## WORK INSTRUCTION
All of the data is to be set down again without any alteration.

[Saved entries]

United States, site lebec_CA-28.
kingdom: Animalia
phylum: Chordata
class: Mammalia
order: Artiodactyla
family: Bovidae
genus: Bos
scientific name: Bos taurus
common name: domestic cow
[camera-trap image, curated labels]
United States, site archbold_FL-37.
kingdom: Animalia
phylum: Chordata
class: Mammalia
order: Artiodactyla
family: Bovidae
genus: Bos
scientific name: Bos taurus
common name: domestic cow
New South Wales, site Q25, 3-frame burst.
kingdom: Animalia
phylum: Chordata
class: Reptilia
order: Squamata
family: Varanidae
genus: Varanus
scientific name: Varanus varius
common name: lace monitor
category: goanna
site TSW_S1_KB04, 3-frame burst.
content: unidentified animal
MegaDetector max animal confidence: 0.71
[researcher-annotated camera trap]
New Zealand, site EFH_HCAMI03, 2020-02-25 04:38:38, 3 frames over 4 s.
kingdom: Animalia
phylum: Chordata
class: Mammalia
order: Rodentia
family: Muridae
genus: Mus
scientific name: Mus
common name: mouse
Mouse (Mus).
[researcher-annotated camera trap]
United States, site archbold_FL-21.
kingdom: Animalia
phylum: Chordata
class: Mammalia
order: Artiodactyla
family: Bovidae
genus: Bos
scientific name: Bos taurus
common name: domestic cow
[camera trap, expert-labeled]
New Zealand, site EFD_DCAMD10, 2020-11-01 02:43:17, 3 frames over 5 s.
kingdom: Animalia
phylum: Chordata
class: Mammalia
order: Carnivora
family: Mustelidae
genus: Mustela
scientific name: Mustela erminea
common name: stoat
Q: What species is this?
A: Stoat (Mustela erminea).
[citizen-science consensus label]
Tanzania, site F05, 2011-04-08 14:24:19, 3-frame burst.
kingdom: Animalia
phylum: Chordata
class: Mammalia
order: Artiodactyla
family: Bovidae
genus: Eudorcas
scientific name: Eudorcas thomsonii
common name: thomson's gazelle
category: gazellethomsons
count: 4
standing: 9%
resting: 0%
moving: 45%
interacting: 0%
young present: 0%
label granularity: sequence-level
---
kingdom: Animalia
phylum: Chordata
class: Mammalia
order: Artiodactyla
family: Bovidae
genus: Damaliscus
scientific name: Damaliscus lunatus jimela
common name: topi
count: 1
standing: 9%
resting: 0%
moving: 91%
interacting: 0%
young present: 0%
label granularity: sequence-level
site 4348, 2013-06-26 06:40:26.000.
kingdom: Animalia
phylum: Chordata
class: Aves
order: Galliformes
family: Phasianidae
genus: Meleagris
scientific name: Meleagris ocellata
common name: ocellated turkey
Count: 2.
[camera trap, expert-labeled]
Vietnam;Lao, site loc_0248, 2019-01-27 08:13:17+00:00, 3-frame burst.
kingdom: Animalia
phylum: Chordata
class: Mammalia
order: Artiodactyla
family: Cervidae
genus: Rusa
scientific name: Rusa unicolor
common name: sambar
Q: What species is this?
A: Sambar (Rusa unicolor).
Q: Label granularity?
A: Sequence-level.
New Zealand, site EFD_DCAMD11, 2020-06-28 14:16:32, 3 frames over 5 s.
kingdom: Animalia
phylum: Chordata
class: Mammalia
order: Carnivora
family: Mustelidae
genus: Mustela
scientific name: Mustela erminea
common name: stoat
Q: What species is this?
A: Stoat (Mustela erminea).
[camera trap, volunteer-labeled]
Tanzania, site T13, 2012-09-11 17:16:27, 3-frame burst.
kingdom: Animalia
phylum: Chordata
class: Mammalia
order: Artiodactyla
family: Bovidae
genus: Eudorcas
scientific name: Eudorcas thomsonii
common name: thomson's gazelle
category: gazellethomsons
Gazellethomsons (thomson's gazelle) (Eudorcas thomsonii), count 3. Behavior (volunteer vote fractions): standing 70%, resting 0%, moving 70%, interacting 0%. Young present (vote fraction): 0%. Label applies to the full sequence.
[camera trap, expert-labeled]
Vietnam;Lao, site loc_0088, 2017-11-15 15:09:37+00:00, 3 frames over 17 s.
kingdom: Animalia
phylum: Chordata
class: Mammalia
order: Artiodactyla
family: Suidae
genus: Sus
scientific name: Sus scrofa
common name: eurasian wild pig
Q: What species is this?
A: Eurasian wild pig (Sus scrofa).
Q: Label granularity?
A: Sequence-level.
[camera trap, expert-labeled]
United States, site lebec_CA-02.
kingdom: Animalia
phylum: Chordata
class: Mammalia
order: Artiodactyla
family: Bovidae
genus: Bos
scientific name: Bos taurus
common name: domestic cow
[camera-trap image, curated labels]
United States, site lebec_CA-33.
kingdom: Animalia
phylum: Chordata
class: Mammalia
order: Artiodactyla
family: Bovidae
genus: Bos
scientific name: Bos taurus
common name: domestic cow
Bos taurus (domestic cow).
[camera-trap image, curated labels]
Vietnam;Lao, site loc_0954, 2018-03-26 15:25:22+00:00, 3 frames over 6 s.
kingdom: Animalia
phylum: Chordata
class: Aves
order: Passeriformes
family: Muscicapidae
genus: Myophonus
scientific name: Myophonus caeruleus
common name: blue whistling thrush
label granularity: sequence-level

## EXERCISE SOLUTION
United States, site lebec_CA-28.
kingdom: Animalia
phylum: Chordata
class: Mammalia
order: Artiodactyla
family: Bovidae
genus: Bos
scientific name: Bos taurus
common name: domestic cow
[camera-trap image, curated labels]
United States, site archbold_FL-37.
kingdom: Animalia
phylum: Chordata
class: Mammalia
order: Artiodactyla
family: Bovidae
genus: Bos
scientific name: Bos taurus
common name: domestic cow
New South Wales, site Q25, 3-frame burst.
kingdom: Animalia
phylum: Chordata
class: Reptilia
order: Squamata
family: Varanidae
genus: Varanus
scientific name: Varanus varius
common name: lace monitor
category: goanna
site TSW_S1_KB04, 3-frame burst.
content: unidentified animal
MegaDetector max animal confidence: 0.71
[researcher-annotated camera trap]
New Zealand, site EFH_HCAMI03, 2020-02-25 04:38:38, 3 frames over 4 s.
kingdom: Animalia
phylum: Chordata
class: Mammalia
order: Rodentia
family: Muridae
genus: Mus
scientific name: Mus
common name: mouse
Mouse (Mus).
[researcher-annotated camera trap]
United States, site archbold_FL-21.
kingdom: Animalia
phylum: Chordata
class: Mammalia
order: Artiodactyla
family: Bovidae
genus: Bos
scientific name: Bos taurus
common name: domestic cow
[camera trap, expert-labeled]
New Zealand, site EFD_DCAMD10, 2020-11-01 02:43:17, 3 frames over 5 s.
kingdom: Animalia
phylum: Chordata
class: Mammalia
order: Carnivora
family: Mustelidae
genus: Mustela
scientific name: Mustela erminea
common name: stoat
Q: What species is this?
A: Stoat (Mustela erminea).
[citizen-science consensus label]
Tanzania, site F05, 2011-04-08 14:24:19, 3-frame burst.
kingdom: Animalia
phylum: Chordata
class: Mammalia
order: Artiodactyla
family: Bovidae
genus: Eudorcas
scientific name: Eudorcas thomsonii
common name: thomson's gazelle
category: gazellethomsons
count: 4
standing: 9%
resting: 0%
moving: 45%
interacting: 0%
young present: 0%
label granularity: sequence-level
---
kingdom: Animalia
phylum: Chordata
class: Mammalia
order: Artiodactyla
family: Bovidae
genus: Damaliscus
scientific name: Damaliscus lunatus jimela
common name: topi
count: 1
standing: 9%
resting: 0%
moving: 91%
interacting: 0%
young present: 0%
label granularity: sequence-level
site 4348, 2013-06-26 06:40:26.000.
kingdom: Animalia
phylum: Chordata
class: Aves
order: Galliformes
family: Phasianidae
genus: Meleagris
scientific name: Meleagris ocellata
common name: ocellated turkey
Count: 2.
[camera trap, expert-labeled]
Vietnam;Lao, site loc_0248, 2019-01-27 08:13:17+00:00, 3-frame burst.
kingdom: Animalia
phylum: Chordata
class: Mammalia
order: Artiodactyla
family: Cervidae
genus: Rusa
scientific name: Rusa unicolor
common name: sambar
Q: What species is this?
A: Sambar (Rusa unicolor).
Q: Label granularity?
A: Sequence-level.
New Zealand, site EFD_DCAMD11, 2020-06-28 14:16:32, 3 frames over 5 s.
kingdom: Animalia
phylum: Chordata
class: Mammalia
order: Carnivora
family: Mustelidae
genus: Mustela
scientific name: Mustela erminea
common name: stoat
Q: What species is this?
A: Stoat (Mustela erminea).
[camera trap, volunteer-labeled]
Tanzania, site T13, 2012-09-11 17:16:27, 3-frame burst.
kingdom: Animalia
phylum: Chordata
class: Mammalia
order: Artiodactyla
family: Bovidae
genus: Eudorcas
scientific name: Eudorcas thomsonii
common name: thomson's gazelle
category: gazellethomsons
Gazellethomsons (thomson's gazelle) (Eudorcas thomsonii), count 3. Behavior (volunteer vote fractions): standing 70%, resting 0%, moving 70%, interacting 0%. Young present (vote fraction): 0%. Label applies to the full sequence.
[camera trap, expert-labeled]
Vietnam;Lao, site loc_0088, 2017-11-15 15:09:37+00:00, 3 frames over 17 s.
kingdom: Animalia
phylum: Chordata
class: Mammalia
order: Artiodactyla
family: Suidae
genus: Sus
scientific name: Sus scrofa
common name: eurasian wild pig
Q: What species is this?
A: Eurasian wild pig (Sus scrofa).
Q: Label granularity?
A: Sequence-level.
[camera trap, expert-labeled]
United States, site lebec_CA-02.
kingdom: Animalia
phylum: Chordata
class: Mammalia
order: Artiodactyla
family: Bovidae
genus: Bos
scientific name: Bos taurus
common name: domestic cow
[camera-trap image, curated labels]
United States, site lebec_CA-33.
kingdom: Animalia
phylum: Chordata
class: Mammalia
order: Artiodactyla
family: Bovidae
genus: Bos
scientific name: Bos taurus
common name: domestic cow
Bos taurus (domestic cow).
[camera-trap image, curated labels]
Vietnam;Lao, site loc_0954, 2018-03-26 15:25:22+00:00, 3 frames over 6 s.
kingdom: Animalia
phylum: Chordata
class: Aves
order: Passeriformes
family: Muscicapidae
genus: Myophonus
scientific name: Myophonus caeruleus
common name: blue whistling thrush
label granularity: sequence-level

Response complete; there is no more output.